_Jobs:_
A. In the forum thread about the VITS training tutorial, on what platform does the article show how to make a dataset, configure training values, and generate audio?
B. Pick up the forum thread about the VITS training tutorial and continue it from its last line.

_Text extract:_
Made a tutorial for how to train a model with VITS V6 #1074

rioharper · 2022-01-07T03:05:33Z

rioharper
Jan 7, 2022

NOTE: This is a fairly old tutorial, so the training process that works with VITS may not work. I will get around to updating the tutorial soon, but for now refer to the coqui docs for more info!

I've been using this tech for a while now, so thought I should make some kind of contribution. This article details how to make a dataset, configure training values and generate audio all on Google Colab.

If anyone had any input to make this article more detailed and helpful, please let me know, and ill make sure to implement it!

Article

athenasaurav · 2022-01-10T08:14:54Z

athenasaurav
Jan 10, 2022

Hey @LordApplesause,

I m having the following issue while running the Training TTS colab.

Traceback (most recent call last):
  File "/content/drive/MyDrive/VoiceCloning/configs/train_vits.py", line 60, in <module>
    train_samples, eval_samples = load_tts_samples(dataset_config, eval_split=True)

_Records supplied:_

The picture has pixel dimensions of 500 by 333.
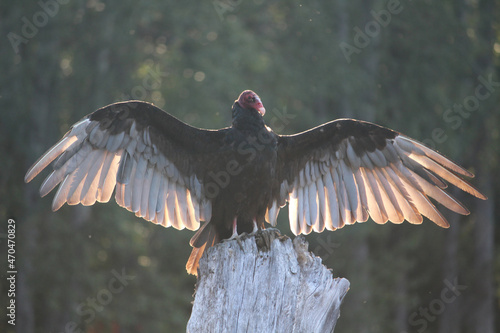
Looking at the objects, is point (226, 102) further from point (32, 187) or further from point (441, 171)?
point (441, 171)

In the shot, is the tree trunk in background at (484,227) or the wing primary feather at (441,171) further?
the tree trunk in background at (484,227)

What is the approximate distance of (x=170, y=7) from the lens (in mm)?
12688

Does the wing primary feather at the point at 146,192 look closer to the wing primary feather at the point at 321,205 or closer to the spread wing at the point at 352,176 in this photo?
the spread wing at the point at 352,176

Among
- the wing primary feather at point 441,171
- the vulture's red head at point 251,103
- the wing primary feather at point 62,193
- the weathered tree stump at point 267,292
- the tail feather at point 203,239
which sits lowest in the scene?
the weathered tree stump at point 267,292

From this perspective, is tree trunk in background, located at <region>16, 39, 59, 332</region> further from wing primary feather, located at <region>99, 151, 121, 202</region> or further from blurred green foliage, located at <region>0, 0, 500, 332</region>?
wing primary feather, located at <region>99, 151, 121, 202</region>

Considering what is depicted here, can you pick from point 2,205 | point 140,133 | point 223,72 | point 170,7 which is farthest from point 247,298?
point 170,7

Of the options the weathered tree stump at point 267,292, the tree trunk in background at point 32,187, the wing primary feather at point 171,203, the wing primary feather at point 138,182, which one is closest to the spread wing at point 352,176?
the wing primary feather at point 171,203

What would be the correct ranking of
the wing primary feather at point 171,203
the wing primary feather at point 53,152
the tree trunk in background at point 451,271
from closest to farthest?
the wing primary feather at point 53,152 → the wing primary feather at point 171,203 → the tree trunk in background at point 451,271

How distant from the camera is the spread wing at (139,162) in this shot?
439 centimetres

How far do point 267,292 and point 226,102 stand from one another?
962 cm

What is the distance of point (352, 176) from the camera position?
16.1ft

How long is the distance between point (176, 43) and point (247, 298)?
429 inches

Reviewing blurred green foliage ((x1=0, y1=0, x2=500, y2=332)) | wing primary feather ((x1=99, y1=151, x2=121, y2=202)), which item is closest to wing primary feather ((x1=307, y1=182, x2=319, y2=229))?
wing primary feather ((x1=99, y1=151, x2=121, y2=202))

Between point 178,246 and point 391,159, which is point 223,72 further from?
point 391,159
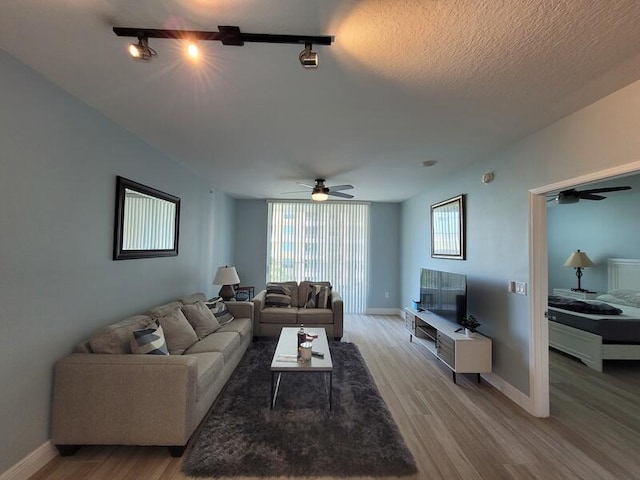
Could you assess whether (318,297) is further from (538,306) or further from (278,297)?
(538,306)

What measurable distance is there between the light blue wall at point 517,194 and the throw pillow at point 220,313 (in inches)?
127

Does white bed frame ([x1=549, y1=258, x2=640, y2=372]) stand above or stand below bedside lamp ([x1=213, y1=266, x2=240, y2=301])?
below

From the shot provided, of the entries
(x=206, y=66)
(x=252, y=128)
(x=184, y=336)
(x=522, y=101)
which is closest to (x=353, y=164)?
(x=252, y=128)

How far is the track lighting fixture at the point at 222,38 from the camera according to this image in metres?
1.43

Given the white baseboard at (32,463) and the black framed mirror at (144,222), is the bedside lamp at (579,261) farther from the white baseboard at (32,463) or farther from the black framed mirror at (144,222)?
the white baseboard at (32,463)

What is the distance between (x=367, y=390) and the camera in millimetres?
2943

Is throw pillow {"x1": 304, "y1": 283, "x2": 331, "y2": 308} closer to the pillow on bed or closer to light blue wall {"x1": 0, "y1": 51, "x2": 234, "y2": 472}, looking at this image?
light blue wall {"x1": 0, "y1": 51, "x2": 234, "y2": 472}

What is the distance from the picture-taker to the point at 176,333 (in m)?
2.79

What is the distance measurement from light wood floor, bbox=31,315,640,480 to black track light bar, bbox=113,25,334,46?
263 centimetres

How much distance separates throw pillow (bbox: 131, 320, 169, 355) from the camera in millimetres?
2180

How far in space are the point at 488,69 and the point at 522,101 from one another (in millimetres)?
599

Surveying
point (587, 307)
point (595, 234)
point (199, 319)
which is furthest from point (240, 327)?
point (595, 234)

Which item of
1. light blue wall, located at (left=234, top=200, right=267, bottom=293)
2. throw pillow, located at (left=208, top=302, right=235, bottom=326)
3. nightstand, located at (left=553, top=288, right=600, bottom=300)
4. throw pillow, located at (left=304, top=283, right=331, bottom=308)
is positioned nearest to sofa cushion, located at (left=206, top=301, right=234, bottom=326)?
throw pillow, located at (left=208, top=302, right=235, bottom=326)

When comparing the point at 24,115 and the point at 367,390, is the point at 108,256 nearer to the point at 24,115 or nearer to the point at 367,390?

_The results:_
A. Google Colab.

B.
  File "/usr/local/lib/python3.7/dist-packages/TTS/tts/datasets/__init__.py", line 75, in load_tts_samples
    formatter = _get_formatter_by_name(name)
  File "/usr/local/lib/python3.7/dist-packages/TTS/tts/datasets/__init__.py", line 120, in _get_formatter_by_name
    return getattr(thismodule, name.lower())
AttributeError: module 'TTS.tts.datasets' has no attribute 'kumar'

Here the name of my dataset folder is "kumar"

I do have changed the Dataset folder path in the train_vits.py like this 👍

dataset_config = BaseDatasetConfig(
    name="kumar", meta_file_train="metadata.csv", path=os.path.join(output_path, "/content/drive/MyDrive/VoiceCloning/TTS/")
)

The original notebook contains same lines as :

dataset_config = BaseDatasetConfig(
    name="ljspeech", meta_file_train="metadata.csv", path=os.path.join(output_path, "/home/rio/Desktop/TTS/Coqui/Datasets/mixed")
)

Can you help me with what could be the issue?

Thanks

8 replies

athenasaurav Jan 13, 2022

Hello @Ca-ressemble-a-du-fake ,

Thats not the case.

Ca-ressemble-a-du-fake Jan 15, 2022

@athenasaurav looking at source code, "name" is the name of the processor to use. So if your dataset follows an LJSpeech like layout, you should keep "ljspeech". Yet it does not work for me either (with "ljspeech") although it is part of formatters.py.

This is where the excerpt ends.